- Theatrical release poster
- Directed by: Paul Dugdale
- Produced by: Jim Parsons
- Starring: Niall Horan; Zayn Malik; Liam Payne; Harry Styles; Louis Tomlinson;
- Music by: One Direction
- Production companies: Arts Alliance Syco Entertainment Modest Entertainment Sony Music Entertainment
- Release date: 11 October 2014;
- Running time: 96 minutes; 106 minutes (Only in DVD);
- Countries: United Kingdom United States
- Language: English
- Box office: $15 million

= One Direction: Where We Are – The Concert Film =

One Direction: Where We Are – The Concert Film, also known as One Direction: Where We Are – Live from San Siro Stadium is the second concert film by English-Irish boy band One Direction and the sequel to One Direction: This Is Us. The film takes place during the 28 and 29 June 2014 shows of the band's Where We Are Tour at San Siro Stadium in Milan, Italy. It contains a 15-minute interview with the band and behind-the-scenes footage.

==Background==
Initial rumours of a sequel to This Is Us surfaced in April 2014 as Horan, Malik, and Tomlinson were seen being followed by a camera crew during their visit to the Christ the Redeemer in Rio de Janeiro, Brazil; meanwhile Payne and Styles were also followed by a camera crew during their visit to Machu Picchu in the Cusco Region of Peru. On 20 May 2014, the band announced the concert film on their official website with filming taking place by the end of June 2014 during their Where We Are Tour in San Siro Stadium in Milan, to be released on home media in December 2014.

==Promotion==
On 22 July 2014, the first teaser trailer was posted on the band's YouTube channel announcing the worldwide limited theatrical release for 11 and 12 October 2014 only.

==Release==
The film was released worldwide on 11 October 2014 and ended showings the next day.
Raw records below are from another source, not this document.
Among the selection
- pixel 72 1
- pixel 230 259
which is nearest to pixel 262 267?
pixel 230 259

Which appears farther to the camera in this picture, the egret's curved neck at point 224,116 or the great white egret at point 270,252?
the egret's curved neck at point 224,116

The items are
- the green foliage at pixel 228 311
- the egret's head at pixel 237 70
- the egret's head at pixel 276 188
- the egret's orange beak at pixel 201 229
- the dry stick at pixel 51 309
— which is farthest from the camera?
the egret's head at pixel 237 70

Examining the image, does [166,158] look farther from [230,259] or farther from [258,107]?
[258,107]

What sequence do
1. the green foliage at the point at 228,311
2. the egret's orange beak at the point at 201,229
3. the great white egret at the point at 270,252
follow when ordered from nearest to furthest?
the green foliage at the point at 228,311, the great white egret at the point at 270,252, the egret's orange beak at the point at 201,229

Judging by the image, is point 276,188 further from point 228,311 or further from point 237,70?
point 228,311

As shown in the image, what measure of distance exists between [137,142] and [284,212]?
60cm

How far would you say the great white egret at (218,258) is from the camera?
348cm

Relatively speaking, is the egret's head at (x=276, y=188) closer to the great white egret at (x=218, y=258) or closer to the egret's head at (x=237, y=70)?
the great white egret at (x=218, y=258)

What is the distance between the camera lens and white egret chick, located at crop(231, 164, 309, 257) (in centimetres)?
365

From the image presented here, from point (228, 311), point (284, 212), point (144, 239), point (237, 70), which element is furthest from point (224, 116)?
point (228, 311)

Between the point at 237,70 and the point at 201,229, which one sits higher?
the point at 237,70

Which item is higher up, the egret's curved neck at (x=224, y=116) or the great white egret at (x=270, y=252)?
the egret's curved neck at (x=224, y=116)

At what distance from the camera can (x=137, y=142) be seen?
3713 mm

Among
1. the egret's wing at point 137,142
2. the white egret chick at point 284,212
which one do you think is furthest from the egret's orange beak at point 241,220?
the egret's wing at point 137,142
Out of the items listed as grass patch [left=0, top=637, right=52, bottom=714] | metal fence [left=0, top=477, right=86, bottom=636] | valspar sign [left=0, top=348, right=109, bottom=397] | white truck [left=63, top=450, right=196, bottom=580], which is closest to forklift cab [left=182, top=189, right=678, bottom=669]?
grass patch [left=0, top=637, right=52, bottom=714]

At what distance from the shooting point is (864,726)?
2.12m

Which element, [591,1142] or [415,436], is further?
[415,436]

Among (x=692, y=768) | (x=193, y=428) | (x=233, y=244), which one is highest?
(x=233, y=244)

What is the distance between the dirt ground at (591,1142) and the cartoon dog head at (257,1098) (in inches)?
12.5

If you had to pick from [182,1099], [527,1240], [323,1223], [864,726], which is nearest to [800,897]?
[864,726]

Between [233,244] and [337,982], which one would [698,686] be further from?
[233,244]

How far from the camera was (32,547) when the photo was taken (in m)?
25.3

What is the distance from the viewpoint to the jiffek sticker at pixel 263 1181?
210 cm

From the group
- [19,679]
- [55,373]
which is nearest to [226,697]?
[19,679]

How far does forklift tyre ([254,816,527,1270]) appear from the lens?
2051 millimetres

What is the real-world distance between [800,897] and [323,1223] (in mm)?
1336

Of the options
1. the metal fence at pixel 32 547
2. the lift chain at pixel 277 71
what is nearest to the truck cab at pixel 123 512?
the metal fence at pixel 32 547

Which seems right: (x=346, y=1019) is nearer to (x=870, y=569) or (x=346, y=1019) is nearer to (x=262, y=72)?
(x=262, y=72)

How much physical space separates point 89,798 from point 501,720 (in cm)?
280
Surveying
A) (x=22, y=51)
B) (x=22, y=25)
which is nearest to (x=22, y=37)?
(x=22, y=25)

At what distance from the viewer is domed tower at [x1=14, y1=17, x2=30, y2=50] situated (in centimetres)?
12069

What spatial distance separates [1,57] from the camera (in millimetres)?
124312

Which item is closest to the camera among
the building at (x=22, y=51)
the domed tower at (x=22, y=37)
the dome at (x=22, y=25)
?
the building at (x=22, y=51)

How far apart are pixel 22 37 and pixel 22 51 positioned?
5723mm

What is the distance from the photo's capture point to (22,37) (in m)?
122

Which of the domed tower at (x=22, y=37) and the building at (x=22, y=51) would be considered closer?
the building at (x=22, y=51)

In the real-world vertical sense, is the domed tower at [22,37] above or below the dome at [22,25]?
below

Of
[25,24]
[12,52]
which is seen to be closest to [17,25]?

The film broke the record for the highest grossing event cinema production with a net total of $4.8 million.

== 2020 Livestream ==
On 28 July 2020, the band's YouTube channel released a livestream of the film as part of the band's 10th anniversary celebration. This video was up for 24 hours.

==Set list==
1. "Midnight Memories"
2. "Little Black Dress"
3. "Kiss You"
4. "Why Don't We Go There"
5. "Rock Me"
6. "Don't Forget Where You Belong"
7. "Live While We're Young"
8. "C'Mon, C'Mon"
9. "Right Now"
10. "Through The Dark"
11. "Happily"
12. "Little Things"
13. "Moments" (Only in DVD)
14. "Strong" (Only in DVD)
15. "Better Than Words" (Only in DVD)
16. "Alive"
17. "One Thing"
18. "Diana"
19. "What Makes You Beautiful"

Encore

1. - "You & I"
2. - "Story of My Life"
3. - "Little White Lies"
4. - "Best Song Ever"

Notes
- Only in DVD

==Certifications==

Certifications for One Direction: Where We Are – The Concert Film
| Region | Certification | Certified units/sales |
| Australia (ARIA) | 4× Platinum | 60,000^{^} |
| Mexico (AMPROFON) | Platinum+Gold | 30,000^{^} |
| Spain (Promusicae) | Gold | 10,000^{^} |
| United Kingdom (BPI) | 2× Platinum | 100,000^{*} |
| United States (RIAA) | Platinum | 100,000^{^} |
^{*} Sales figures based on certification alone. ^{^} Shipments figures based on certification alone.